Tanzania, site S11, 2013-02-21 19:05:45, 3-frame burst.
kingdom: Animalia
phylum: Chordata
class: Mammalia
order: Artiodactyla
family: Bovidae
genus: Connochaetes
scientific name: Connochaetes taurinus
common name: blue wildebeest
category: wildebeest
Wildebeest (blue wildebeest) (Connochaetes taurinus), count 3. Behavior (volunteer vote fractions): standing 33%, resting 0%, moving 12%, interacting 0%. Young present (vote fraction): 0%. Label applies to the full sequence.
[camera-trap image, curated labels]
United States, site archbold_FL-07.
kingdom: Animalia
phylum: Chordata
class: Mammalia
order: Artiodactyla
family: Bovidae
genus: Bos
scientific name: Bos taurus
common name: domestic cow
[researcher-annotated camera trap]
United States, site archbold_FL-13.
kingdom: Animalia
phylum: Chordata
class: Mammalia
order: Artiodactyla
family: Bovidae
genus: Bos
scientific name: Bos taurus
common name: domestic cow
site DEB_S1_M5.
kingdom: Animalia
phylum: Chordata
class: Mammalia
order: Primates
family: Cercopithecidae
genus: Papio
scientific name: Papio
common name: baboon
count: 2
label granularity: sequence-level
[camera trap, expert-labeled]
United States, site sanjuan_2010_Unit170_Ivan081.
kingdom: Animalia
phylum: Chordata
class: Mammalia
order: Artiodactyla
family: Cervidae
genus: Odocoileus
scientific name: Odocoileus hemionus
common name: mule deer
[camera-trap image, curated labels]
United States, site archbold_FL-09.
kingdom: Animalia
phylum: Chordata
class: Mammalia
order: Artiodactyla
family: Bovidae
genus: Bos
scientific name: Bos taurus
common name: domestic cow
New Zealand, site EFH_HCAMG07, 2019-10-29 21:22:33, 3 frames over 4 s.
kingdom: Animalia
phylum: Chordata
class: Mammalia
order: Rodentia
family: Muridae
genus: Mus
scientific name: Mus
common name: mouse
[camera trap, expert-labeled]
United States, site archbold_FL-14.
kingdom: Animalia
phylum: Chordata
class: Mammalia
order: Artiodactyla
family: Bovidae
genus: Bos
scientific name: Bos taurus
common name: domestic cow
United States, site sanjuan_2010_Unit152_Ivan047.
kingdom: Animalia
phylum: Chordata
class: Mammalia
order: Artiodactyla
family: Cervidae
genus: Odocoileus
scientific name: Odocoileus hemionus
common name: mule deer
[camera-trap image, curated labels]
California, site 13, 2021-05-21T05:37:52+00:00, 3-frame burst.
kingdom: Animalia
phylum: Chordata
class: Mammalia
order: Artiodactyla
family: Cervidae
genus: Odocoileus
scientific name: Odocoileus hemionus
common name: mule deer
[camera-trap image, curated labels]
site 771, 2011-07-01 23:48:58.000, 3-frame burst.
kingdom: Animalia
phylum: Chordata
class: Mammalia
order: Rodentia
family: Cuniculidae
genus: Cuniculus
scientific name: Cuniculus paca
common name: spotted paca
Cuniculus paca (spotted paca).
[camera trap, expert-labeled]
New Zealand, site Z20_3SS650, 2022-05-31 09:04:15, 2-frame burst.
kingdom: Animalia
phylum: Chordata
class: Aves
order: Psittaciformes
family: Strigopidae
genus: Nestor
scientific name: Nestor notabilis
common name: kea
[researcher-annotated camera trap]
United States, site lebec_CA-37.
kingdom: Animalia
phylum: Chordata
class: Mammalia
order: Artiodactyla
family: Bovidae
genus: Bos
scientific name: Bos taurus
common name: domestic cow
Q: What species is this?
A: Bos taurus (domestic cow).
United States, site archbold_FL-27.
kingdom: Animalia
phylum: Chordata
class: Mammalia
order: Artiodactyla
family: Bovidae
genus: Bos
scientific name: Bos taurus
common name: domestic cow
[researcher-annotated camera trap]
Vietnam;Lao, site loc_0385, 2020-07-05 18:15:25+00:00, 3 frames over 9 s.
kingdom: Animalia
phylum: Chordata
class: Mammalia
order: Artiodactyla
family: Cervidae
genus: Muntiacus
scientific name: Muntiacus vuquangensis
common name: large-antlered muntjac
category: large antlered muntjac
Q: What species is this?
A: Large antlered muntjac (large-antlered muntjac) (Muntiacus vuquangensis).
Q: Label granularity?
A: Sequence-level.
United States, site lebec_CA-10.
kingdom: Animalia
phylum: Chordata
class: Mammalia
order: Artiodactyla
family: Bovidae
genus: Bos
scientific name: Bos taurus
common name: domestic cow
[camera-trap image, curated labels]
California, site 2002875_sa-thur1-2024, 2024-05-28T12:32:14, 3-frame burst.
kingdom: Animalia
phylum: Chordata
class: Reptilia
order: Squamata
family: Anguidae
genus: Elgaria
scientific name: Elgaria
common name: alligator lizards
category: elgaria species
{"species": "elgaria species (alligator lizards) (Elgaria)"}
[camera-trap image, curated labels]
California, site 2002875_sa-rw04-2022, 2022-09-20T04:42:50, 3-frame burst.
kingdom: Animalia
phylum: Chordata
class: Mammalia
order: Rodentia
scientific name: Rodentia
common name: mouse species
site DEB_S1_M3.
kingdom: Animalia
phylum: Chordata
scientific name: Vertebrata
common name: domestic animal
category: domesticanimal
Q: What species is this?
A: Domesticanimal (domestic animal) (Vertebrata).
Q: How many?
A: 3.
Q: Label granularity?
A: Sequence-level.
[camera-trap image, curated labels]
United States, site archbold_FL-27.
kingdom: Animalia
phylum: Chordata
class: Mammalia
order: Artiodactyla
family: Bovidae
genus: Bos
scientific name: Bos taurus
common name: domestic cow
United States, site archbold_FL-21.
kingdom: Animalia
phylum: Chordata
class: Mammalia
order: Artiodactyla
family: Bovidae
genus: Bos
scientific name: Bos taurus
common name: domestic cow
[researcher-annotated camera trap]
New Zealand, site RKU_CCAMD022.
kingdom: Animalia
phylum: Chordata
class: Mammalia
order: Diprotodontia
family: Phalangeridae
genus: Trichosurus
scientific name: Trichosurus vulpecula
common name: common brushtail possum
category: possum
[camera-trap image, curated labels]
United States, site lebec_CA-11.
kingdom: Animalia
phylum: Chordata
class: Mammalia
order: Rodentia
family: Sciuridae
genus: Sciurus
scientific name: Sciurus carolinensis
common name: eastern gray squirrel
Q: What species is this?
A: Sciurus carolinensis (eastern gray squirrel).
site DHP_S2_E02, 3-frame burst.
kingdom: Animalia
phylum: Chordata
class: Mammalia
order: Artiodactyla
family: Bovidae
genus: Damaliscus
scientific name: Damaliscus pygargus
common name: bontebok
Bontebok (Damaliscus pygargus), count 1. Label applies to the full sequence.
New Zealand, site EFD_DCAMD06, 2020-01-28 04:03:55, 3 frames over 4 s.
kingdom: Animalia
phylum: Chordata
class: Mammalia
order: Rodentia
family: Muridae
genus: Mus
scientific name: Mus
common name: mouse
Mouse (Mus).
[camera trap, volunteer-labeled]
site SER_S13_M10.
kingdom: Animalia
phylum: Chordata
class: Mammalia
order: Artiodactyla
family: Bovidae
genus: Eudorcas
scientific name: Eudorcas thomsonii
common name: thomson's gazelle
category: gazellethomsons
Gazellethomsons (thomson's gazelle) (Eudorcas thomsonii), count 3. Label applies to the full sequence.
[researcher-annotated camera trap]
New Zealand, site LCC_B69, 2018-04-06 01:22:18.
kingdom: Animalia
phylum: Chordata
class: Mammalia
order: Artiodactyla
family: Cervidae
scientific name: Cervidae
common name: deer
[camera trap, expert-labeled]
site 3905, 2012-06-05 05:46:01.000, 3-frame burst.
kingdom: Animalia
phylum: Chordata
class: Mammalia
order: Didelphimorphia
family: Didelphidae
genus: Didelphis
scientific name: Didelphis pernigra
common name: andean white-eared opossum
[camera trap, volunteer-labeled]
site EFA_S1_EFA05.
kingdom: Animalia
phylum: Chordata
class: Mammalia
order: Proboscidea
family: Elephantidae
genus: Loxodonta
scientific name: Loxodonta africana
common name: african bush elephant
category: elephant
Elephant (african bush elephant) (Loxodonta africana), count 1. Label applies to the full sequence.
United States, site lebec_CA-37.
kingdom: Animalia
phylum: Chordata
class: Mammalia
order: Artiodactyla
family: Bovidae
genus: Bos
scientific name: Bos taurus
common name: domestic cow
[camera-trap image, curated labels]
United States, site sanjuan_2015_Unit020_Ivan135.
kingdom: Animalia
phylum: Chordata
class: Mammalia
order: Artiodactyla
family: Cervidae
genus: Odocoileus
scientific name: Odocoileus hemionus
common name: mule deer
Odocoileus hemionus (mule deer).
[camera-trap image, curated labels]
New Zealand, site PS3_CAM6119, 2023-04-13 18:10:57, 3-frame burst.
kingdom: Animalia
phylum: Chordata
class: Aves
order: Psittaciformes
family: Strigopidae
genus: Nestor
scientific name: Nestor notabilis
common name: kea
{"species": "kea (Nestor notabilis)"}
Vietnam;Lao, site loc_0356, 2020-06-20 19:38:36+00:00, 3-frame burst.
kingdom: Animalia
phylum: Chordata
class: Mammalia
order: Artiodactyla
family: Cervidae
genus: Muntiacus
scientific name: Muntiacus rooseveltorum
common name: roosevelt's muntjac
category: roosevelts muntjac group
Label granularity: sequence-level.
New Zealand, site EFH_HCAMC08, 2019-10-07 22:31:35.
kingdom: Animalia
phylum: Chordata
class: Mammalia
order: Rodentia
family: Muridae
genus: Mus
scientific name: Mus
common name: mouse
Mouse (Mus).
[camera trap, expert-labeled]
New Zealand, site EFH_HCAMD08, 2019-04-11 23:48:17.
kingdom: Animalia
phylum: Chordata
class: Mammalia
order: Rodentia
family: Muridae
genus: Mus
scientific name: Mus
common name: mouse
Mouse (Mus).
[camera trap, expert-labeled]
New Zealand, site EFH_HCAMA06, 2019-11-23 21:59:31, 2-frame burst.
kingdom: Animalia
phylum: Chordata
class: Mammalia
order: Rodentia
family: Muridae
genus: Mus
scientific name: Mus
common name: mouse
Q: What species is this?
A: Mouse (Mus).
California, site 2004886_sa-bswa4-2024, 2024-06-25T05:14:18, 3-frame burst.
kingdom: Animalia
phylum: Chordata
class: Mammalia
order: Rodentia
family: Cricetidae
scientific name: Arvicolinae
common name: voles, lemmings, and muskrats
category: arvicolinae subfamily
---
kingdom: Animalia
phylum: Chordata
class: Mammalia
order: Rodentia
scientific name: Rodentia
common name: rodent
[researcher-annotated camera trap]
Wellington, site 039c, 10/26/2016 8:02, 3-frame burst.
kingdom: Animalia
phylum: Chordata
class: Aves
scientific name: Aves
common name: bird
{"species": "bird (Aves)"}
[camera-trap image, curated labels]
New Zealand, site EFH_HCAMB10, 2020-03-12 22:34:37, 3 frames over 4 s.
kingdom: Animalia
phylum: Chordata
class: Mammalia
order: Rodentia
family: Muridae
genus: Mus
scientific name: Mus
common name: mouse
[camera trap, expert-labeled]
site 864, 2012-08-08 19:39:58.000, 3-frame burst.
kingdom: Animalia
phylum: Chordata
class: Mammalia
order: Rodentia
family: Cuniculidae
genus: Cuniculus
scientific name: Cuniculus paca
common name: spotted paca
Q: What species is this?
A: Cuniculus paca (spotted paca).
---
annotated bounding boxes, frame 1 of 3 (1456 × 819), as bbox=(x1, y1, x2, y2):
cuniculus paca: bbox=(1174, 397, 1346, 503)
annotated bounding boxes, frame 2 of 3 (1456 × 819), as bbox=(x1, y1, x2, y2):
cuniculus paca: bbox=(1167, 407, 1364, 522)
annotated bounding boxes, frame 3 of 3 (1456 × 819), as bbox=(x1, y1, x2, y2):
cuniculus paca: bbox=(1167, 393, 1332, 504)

——

The task
The stopping point is the line containing "United States, site archbold_FL-13.". Reproduce exactly every line of the material from the first through that one.

Answer to this problem
Tanzania, site S11, 2013-02-21 19:05:45, 3-frame burst.
kingdom: Animalia
phylum: Chordata
class: Mammalia
order: Artiodactyla
family: Bovidae
genus: Connochaetes
scientific name: Connochaetes taurinus
common name: blue wildebeest
category: wildebeest
Wildebeest (blue wildebeest) (Connochaetes taurinus), count 3. Behavior (volunteer vote fractions): standing 33%, resting 0%, moving 12%, interacting 0%. Young present (vote fraction): 0%. Label applies to the full sequence.
[camera-trap image, curated labels]
United States, site archbold_FL-07.
kingdom: Animalia
phylum: Chordata
class: Mammalia
order: Artiodactyla
family: Bovidae
genus: Bos
scientific name: Bos taurus
common name: domestic cow
[researcher-annotated camera trap]
United States, site archbold_FL-13.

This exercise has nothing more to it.